(Task item)
Among the entries below, find every line that contains the string "word", then copy it.

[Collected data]
══════════

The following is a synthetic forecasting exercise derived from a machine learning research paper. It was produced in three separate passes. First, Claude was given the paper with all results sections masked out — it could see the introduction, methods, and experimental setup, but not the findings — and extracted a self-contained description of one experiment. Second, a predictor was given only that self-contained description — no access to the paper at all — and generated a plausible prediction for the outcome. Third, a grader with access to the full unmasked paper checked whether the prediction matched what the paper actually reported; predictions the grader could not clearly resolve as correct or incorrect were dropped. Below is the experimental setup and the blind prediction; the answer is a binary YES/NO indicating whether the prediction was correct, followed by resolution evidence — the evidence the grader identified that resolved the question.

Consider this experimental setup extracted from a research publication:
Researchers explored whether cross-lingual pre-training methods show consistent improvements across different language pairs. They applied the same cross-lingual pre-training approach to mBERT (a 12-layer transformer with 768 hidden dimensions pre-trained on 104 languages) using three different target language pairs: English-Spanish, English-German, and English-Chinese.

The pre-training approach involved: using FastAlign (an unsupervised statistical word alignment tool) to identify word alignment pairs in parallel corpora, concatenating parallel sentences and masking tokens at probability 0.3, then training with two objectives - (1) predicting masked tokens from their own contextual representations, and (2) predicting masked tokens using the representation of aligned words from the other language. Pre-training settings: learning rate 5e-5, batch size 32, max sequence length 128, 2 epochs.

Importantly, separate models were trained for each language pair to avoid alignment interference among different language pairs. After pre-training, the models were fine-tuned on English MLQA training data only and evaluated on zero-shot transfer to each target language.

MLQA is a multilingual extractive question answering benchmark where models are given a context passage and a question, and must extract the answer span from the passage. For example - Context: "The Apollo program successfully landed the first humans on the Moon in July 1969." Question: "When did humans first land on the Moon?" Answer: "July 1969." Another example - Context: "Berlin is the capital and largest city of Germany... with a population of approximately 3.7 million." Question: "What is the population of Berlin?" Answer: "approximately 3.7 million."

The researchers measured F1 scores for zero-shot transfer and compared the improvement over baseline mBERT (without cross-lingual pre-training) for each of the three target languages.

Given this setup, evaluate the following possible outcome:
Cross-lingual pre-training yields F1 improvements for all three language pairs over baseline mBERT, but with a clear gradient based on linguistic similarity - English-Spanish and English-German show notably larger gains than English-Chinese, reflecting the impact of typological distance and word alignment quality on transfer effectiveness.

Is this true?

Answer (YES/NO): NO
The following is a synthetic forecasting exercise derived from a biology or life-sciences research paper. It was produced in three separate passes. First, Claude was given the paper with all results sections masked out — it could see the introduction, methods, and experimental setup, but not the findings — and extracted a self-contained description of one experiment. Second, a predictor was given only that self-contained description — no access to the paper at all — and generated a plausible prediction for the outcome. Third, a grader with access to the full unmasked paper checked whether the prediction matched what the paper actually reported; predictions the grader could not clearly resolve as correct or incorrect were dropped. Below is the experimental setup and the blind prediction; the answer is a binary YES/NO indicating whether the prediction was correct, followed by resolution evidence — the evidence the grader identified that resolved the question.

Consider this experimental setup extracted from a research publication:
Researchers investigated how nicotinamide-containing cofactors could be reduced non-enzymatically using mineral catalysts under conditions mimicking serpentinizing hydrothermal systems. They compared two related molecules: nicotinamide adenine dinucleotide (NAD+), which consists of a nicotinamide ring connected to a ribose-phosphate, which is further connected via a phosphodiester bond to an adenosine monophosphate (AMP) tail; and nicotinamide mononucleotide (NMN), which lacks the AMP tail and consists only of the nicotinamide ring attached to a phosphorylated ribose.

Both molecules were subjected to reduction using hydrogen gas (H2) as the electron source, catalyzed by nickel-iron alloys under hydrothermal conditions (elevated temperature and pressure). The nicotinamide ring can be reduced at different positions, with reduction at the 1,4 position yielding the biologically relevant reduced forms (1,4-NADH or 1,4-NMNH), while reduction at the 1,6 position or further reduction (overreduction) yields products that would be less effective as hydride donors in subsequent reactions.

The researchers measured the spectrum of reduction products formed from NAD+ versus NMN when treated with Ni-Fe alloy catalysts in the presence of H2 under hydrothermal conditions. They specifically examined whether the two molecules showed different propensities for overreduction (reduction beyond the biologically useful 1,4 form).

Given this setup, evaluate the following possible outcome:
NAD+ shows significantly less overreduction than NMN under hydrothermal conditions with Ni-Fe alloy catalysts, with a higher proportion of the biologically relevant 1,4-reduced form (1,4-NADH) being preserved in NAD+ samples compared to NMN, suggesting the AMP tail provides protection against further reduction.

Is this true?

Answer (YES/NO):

══════════

(Output below)
The pre-training approach involved: using FastAlign (an unsupervised statistical word alignment tool) to identify word alignment pairs in parallel corpora, concatenating parallel sentences and masking tokens at probability 0.3, then training with two objectives - (1) predicting masked tokens from their own contextual representations, and (2) predicting masked tokens using the representation of aligned words from the other language. Pre-training settings: learning rate 5e-5, batch size 32, max sequence length 128, 2 epochs.
Cross-lingual pre-training yields F1 improvements for all three language pairs over baseline mBERT, but with a clear gradient based on linguistic similarity - English-Spanish and English-German show notably larger gains than English-Chinese, reflecting the impact of typological distance and word alignment quality on transfer effectiveness.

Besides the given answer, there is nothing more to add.